> What you need to do: Extract all records. Keep each one exact.

> Study material:
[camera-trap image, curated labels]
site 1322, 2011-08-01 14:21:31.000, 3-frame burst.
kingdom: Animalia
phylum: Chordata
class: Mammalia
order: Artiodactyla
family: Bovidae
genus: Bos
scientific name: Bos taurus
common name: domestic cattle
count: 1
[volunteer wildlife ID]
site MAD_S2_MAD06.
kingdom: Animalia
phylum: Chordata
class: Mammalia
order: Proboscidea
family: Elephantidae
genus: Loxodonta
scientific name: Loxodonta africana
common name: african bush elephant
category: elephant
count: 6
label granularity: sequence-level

> Exercise response:
[camera-trap image, curated labels]
site 1322, 2011-08-01 14:21:31.000, 3-frame burst.
kingdom: Animalia
phylum: Chordata
class: Mammalia
order: Artiodactyla
family: Bovidae
genus: Bos
scientific name: Bos taurus
common name: domestic cattle
count: 1
[volunteer wildlife ID]
site MAD_S2_MAD06.
kingdom: Animalia
phylum: Chordata
class: Mammalia
order: Proboscidea
family: Elephantidae
genus: Loxodonta
scientific name: Loxodonta africana
common name: african bush elephant
category: elephant
count: 6
label granularity: sequence-level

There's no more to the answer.